[Goal of the exercise] Output the exact lines that start at the one containing "Pistacia Natura Cosmetics store in Aegina" and continue to the last line of the entries below; do not output pictures.

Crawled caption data
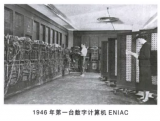 光刻技术的发展史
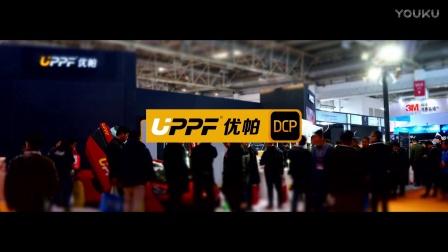 UPPF优帕&威固2017雅森展精彩回顾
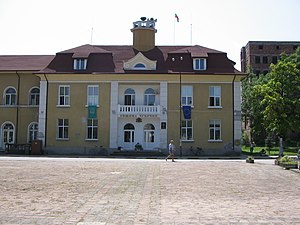 Ugarchin Municipality - Ugarchin municipality hall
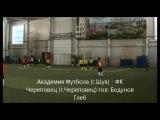 Гол: Бодунов Г.        АФ (г.Шуя) - ФК Череповец (г.Череповец)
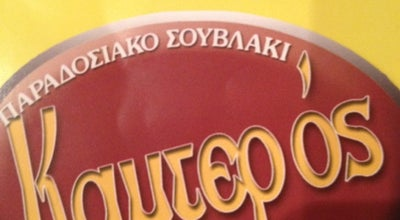 Photo of Souvlaki Shop Καυτερός at Αγρινίου 5, Χαλάνδρι 152 32, Greece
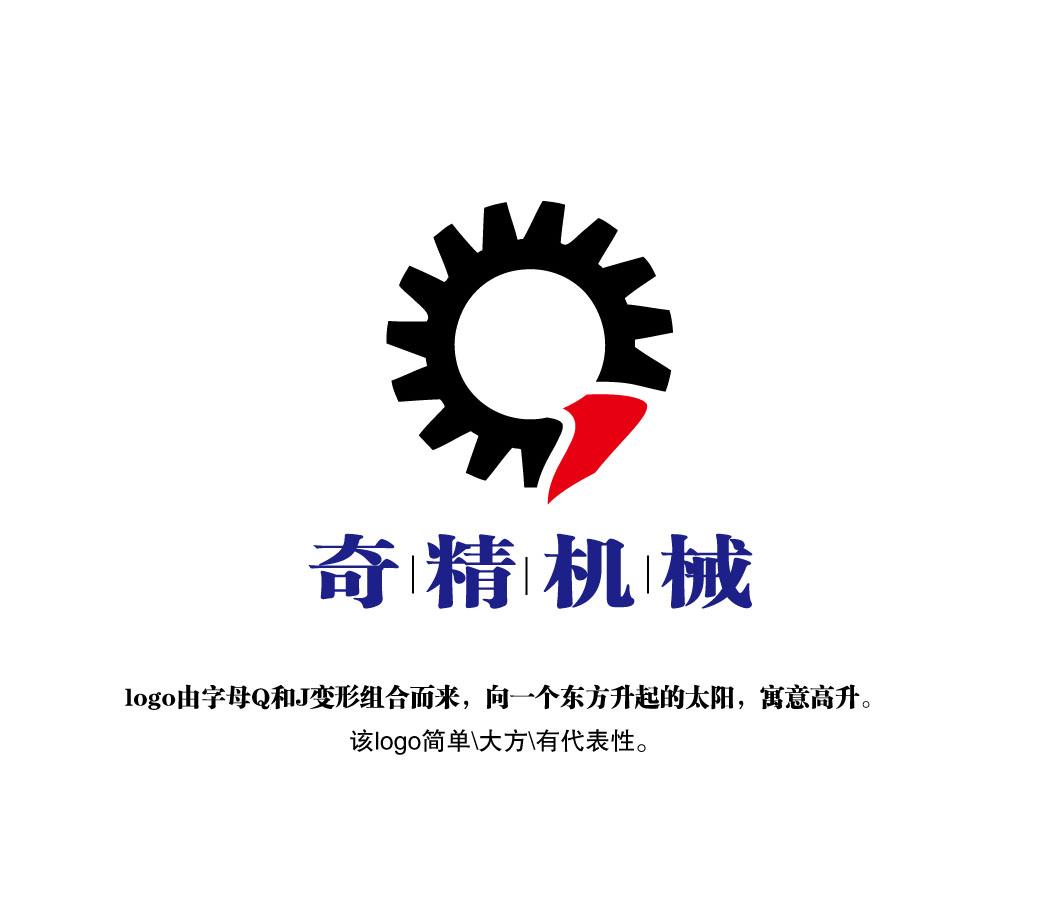 logo logo 標志 設計 圖標 1050_897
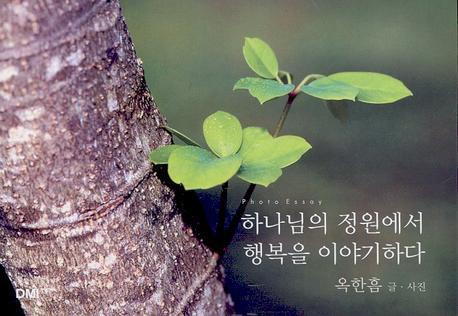 하나님의 정원에서 행복을 이야기하다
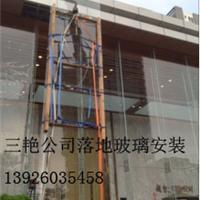 广州三艳建筑幕墙玻璃工程有限公司-广州幕墙维修-更换幕墙玻璃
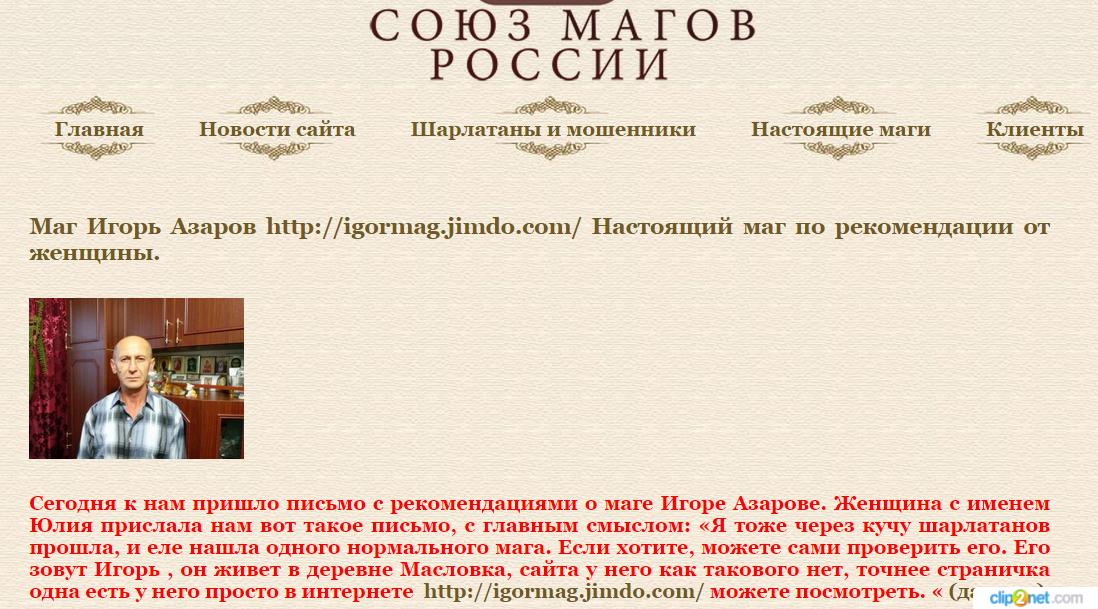 Маг-шарлатан Игорь Азаров и украинский Союз магов России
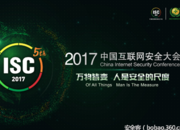 【ISC 回顾】中国互联网安全精英峰会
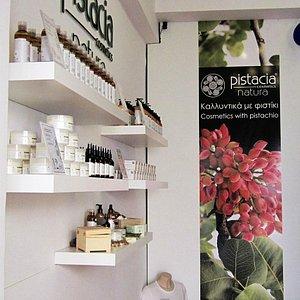 Pistacia Natura Cosmetics store in Aegina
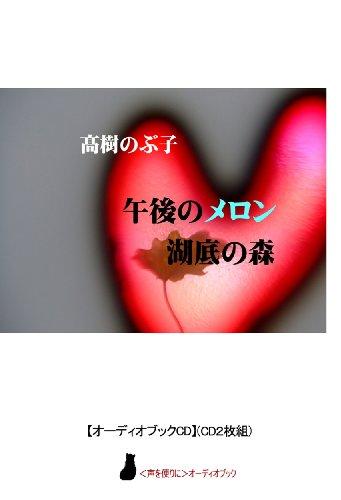 【オーディオブックCD】湖底の森、午後のメロン(CD2枚組) (<CD>)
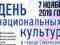 Фестиваль «День национальных культур»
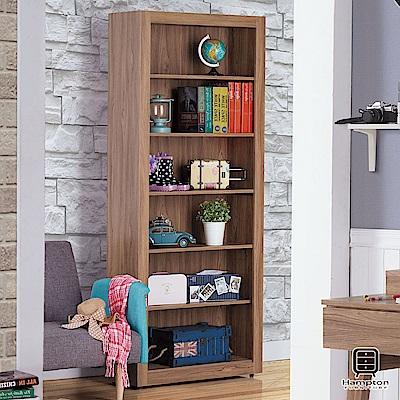 漢妮Hampton可娜系列2.6尺柚木色開放書櫃-80x32x196cm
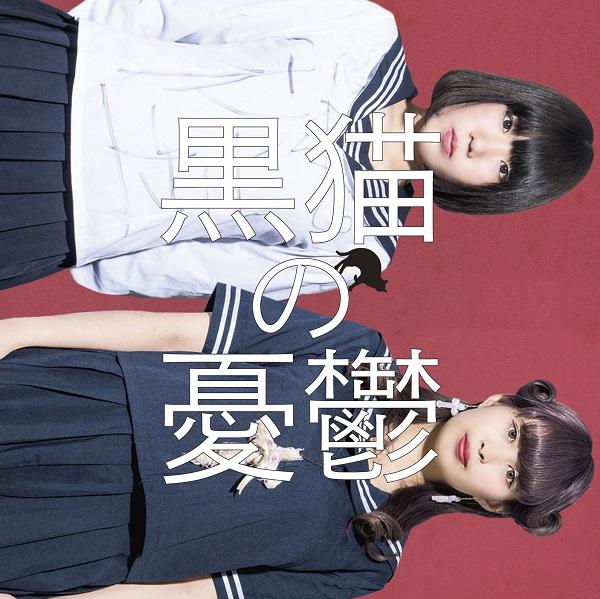 黒猫の憂鬱 1stシングル『君に花咲け!/少年A』発売決定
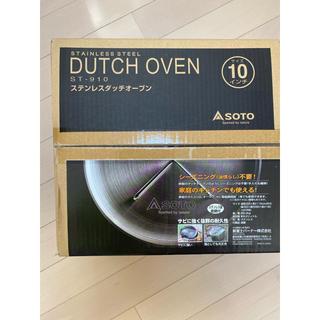 シンフジパートナー(新富士バーナー)のSOTO ダッチオーブン 10インチ (調理器具)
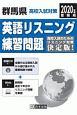 群馬県 高校入試対策英語リスニング練習問題 2020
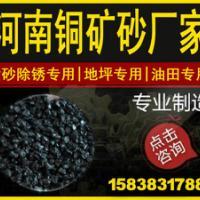 供应用于除锈|喷砂的除锈铜矿砂|河南大广公司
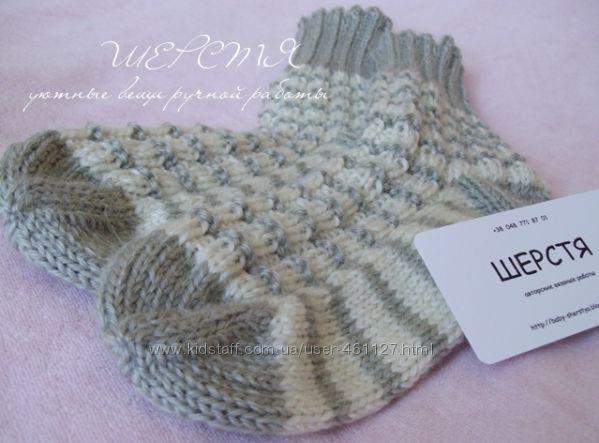Вязаные женские шерстяные носочки ручной работы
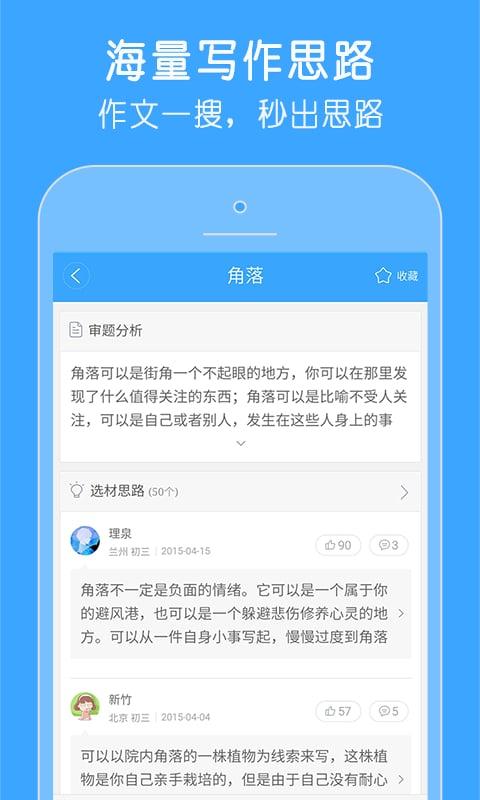 作文宝官方app v2.1.0.0 钱柜娱乐官网版 2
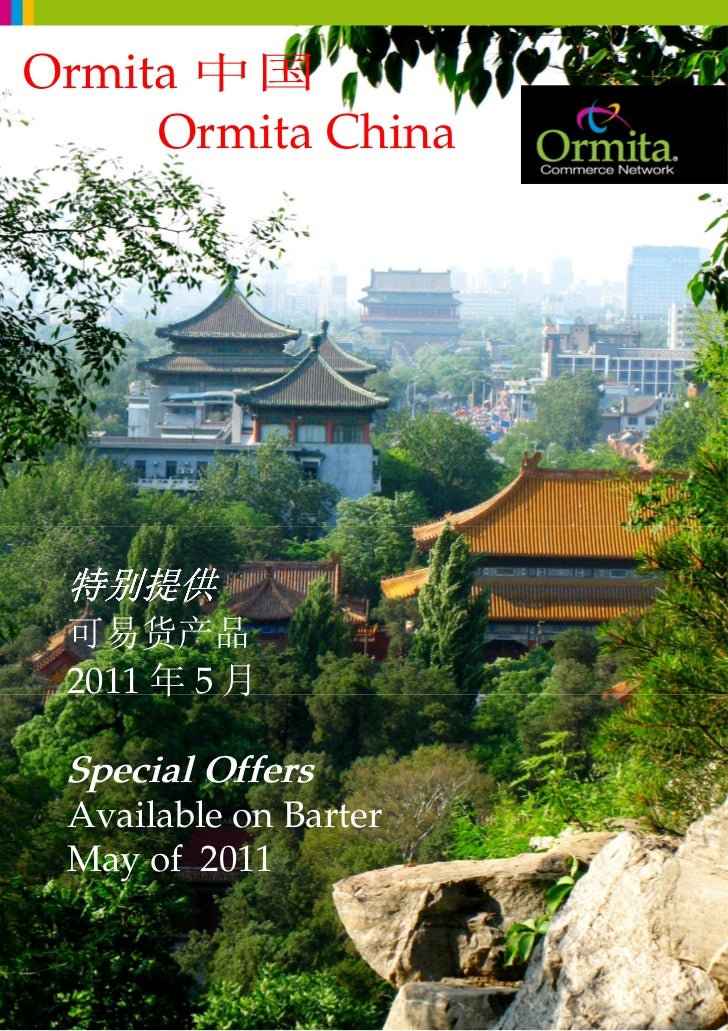 Ormita     Ormita China 2011             5 Special Offers Available on Barter May of 2011 ________________________________...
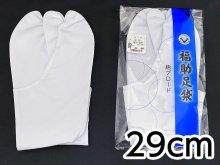 足袋 夏用(さらし) サイズ29.0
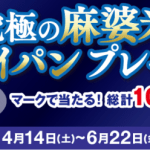 【終了】2018/6/22丸美屋 マークで当たる!麻婆豆腐の素 究極の麻婆米×フライパンプレゼント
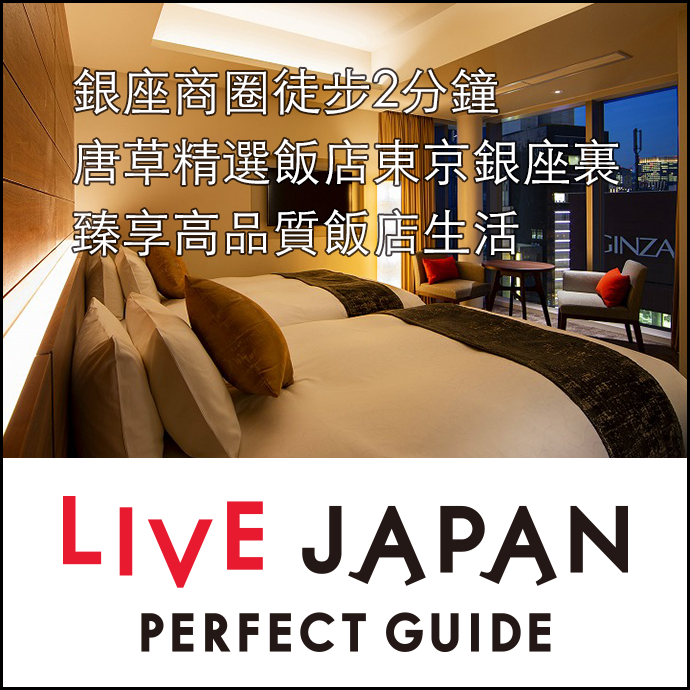LIVE JAPAN PERFECT GUIDE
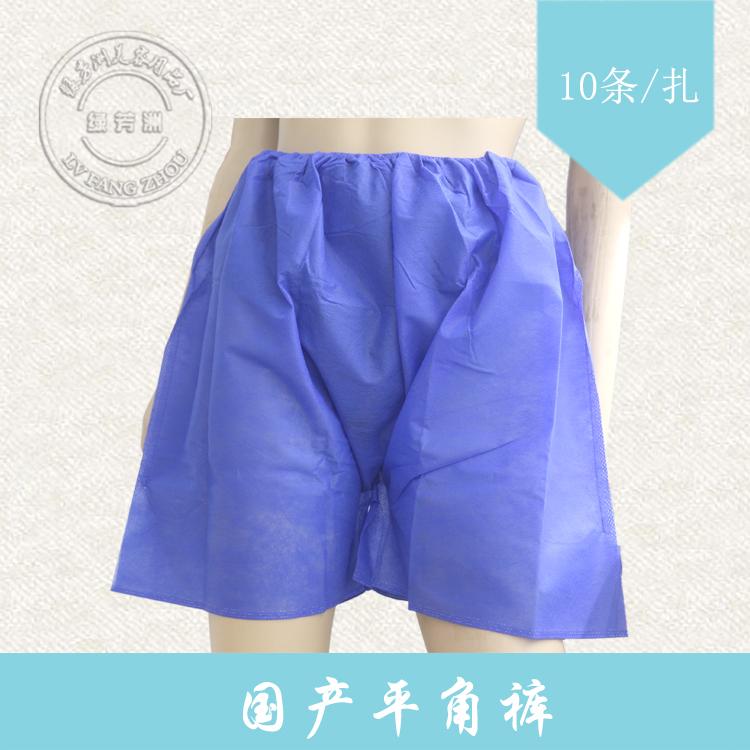 男士平角裤
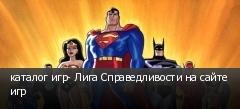 каталог игр- Лига Справедливости на сайте игр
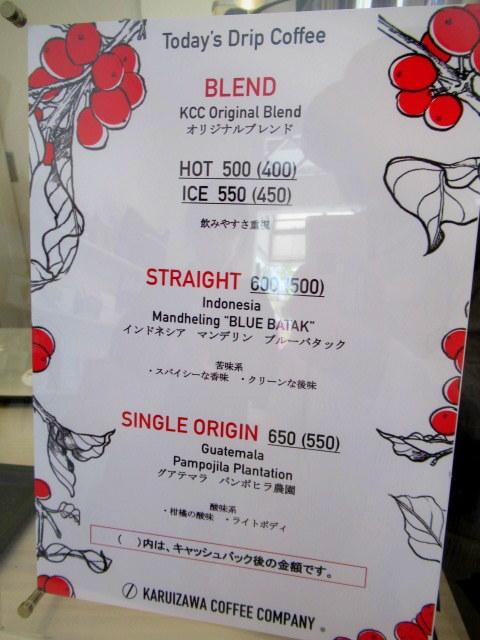 KARUIZAWA COFFEE COMPANY STAND * 白いコーヒーソフトクリーム♪_f0236260_22025330.jpg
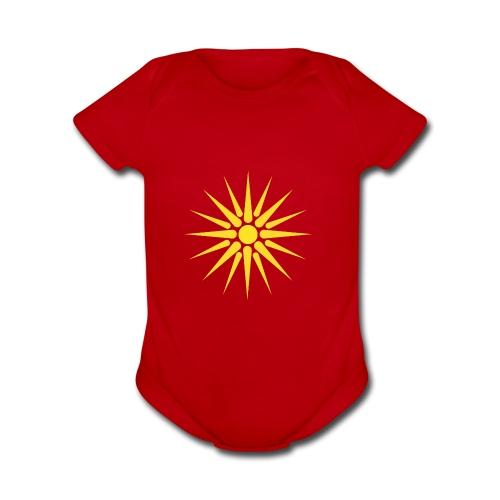 MACEDONIA - Organic Short Sleeve Baby Bodysuit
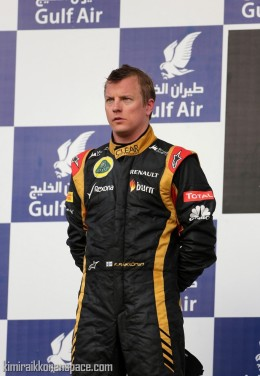 Bahrain Grand Prix, Sakhir 18-21 April 2013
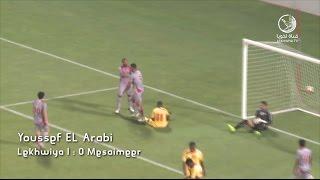 الأهداف | الخويا 2 - 1 مسيمير | مباراة ودية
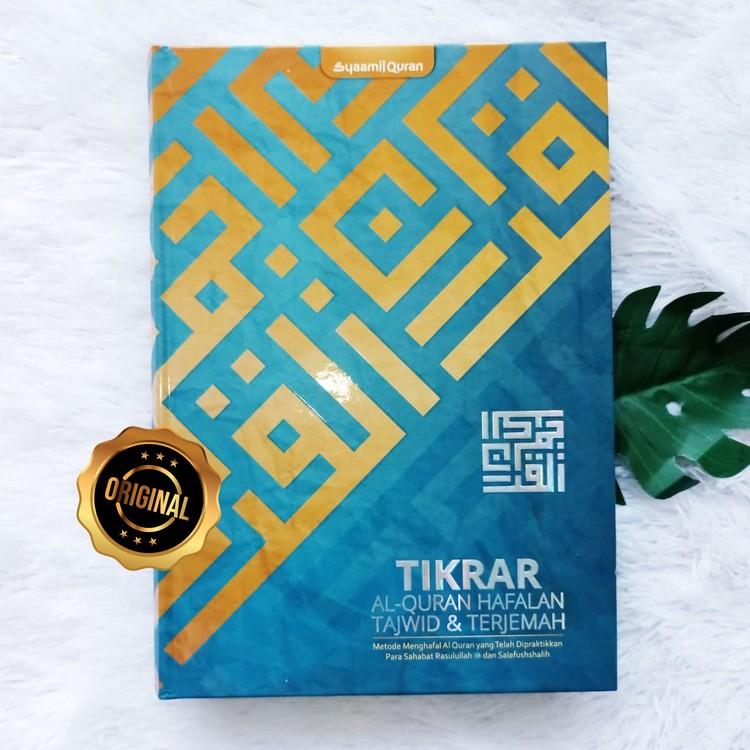 Al-Qur'an Hafalan Tikrar Tajwid Dan Terjemah Ukuran A5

[Written solution]
 Pistacia Natura Cosmetics store in Aegina
 【オーディオブックCD】湖底の森、午後のメロン(CD2枚組) (<CD>)
 Фестиваль «День национальных культур»
 漢妮Hampton可娜系列2.6尺柚木色開放書櫃-80x32x196cm
 黒猫の憂鬱 1stシングル『君に花咲け!/少年A』発売決定
 シンフジパートナー(新富士バーナー)のSOTO ダッチオーブン 10インチ (調理器具)
 群馬県 高校入試対策英語リスニング練習問題 2020
 供应用于除锈|喷砂的除锈铜矿砂|河南大广公司
Вязаные женские шерстяные носочки ручной работы
 作文宝官方app v2.1.0.0 钱柜娱乐官网版 2
 Ormita     Ormita China 2011             5 Special Offers Available on Barter May of 2011 ________________________________...
 足袋 夏用(さらし) サイズ29.0
 【終了】2018/6/22丸美屋 マークで当たる!麻婆豆腐の素 究極の麻婆米×フライパンプレゼント
LIVE JAPAN PERFECT GUIDE
 男士平角裤
 каталог игр- Лига Справедливости на сайте игр
 KARUIZAWA COFFEE COMPANY STAND * 白いコーヒーソフトクリーム♪_f0236260_22025330.jpg
 MACEDONIA - Organic Short Sleeve Baby Bodysuit
 Bahrain Grand Prix, Sakhir 18-21 April 2013
 الأهداف | الخويا 2 - 1 مسيمير | مباراة ودية
 Al-Qur'an Hafalan Tikrar Tajwid Dan Terjemah Ukuran A5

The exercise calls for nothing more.